*** Opening of Exercise inputs ***
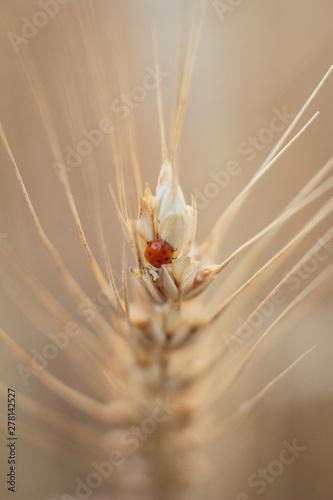 Fotobehang Macrofotografie Ladybug on a spikelet of wheat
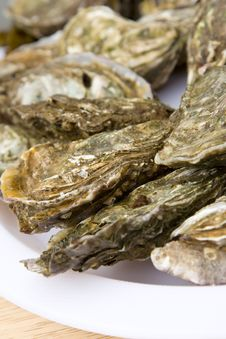 Free Atlantic Oysters On A Dish Stock Image - 9546671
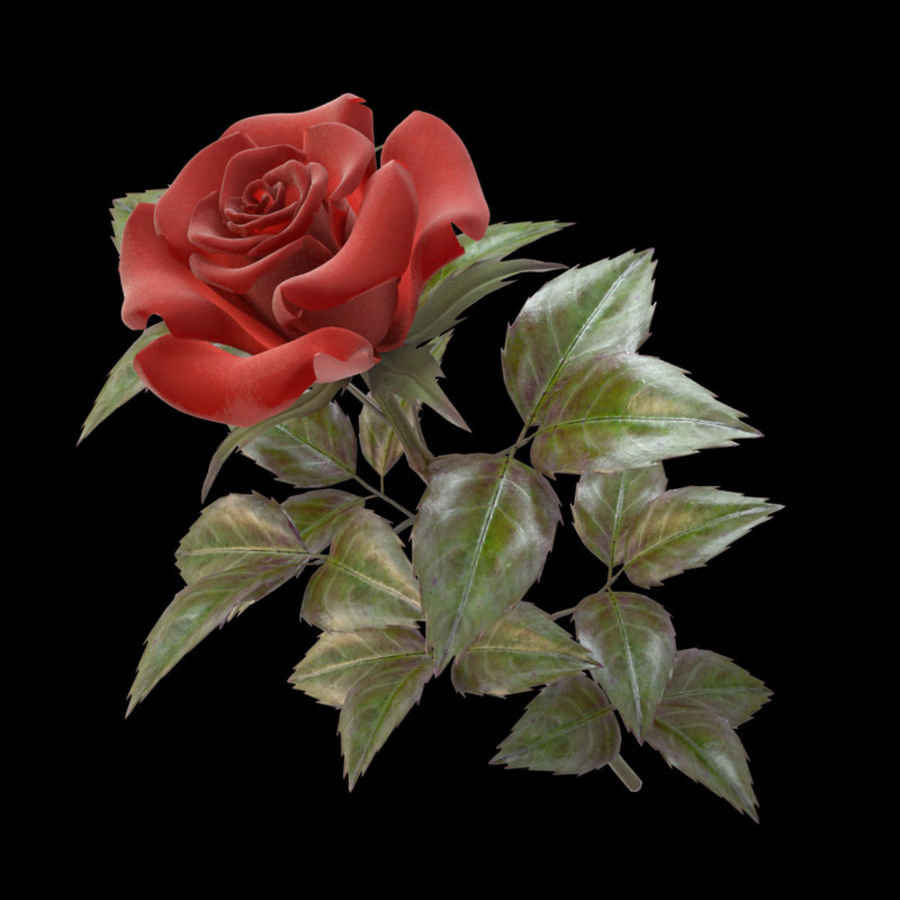 rose red royalty-free 3d model - Preview no. 4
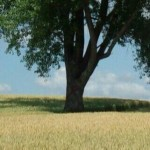 赤のペンキで大きく×印を書かれた哲学の木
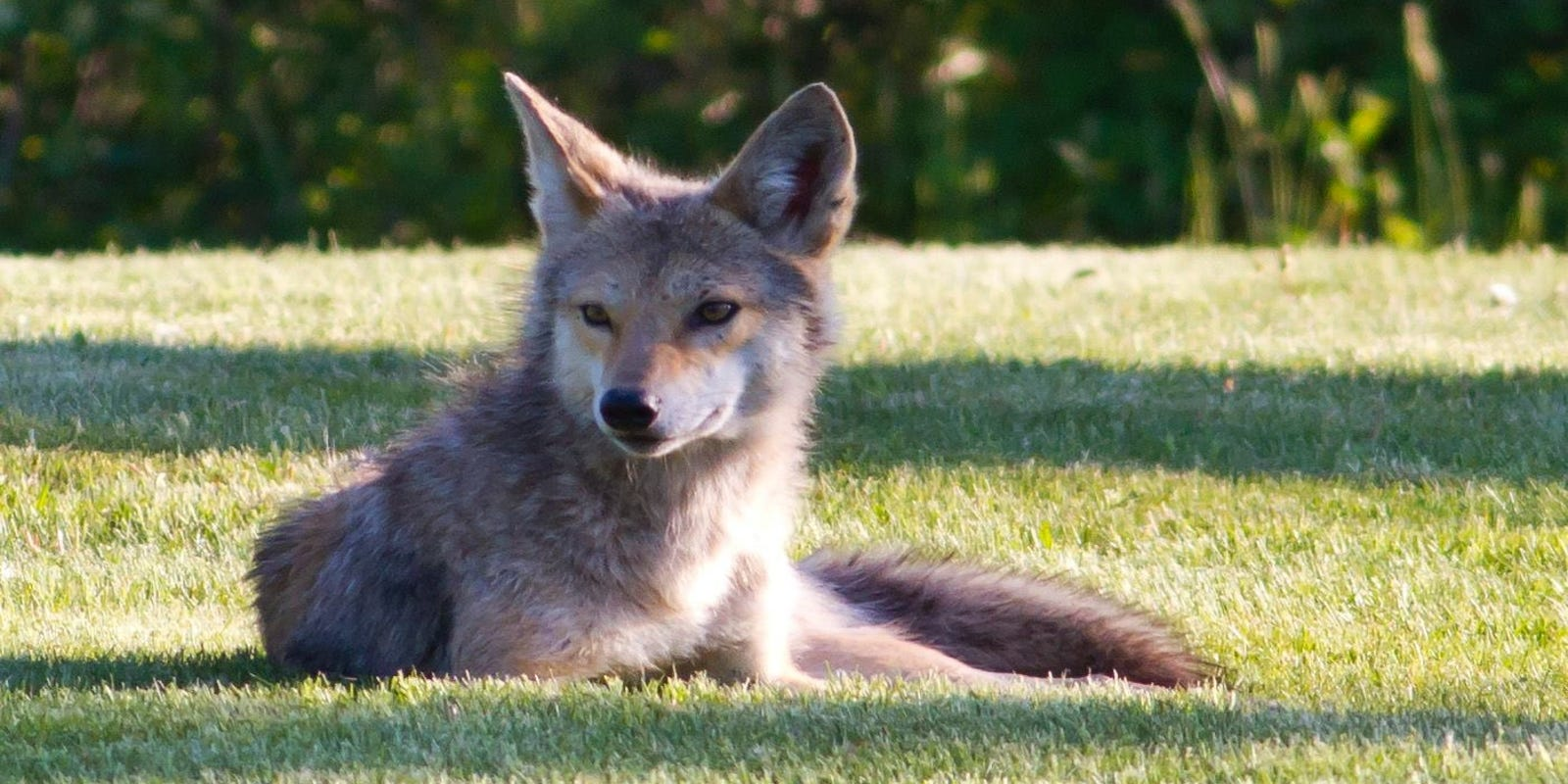Coyotes in suburbs worry residents but pose little threat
*** Close of Exercise inputs ***
→ **Action item**: Exactly as they appear above, write out all the entries, but not the images.

→ **Exercise result**:
 Fotobehang Macrofotografie Ladybug on a spikelet of wheat
 Free Atlantic Oysters On A Dish Stock Image - 9546671
 rose red royalty-free 3d model - Preview no. 4
 赤のペンキで大きく×印を書かれた哲学の木
Coyotes in suburbs worry residents but pose little threat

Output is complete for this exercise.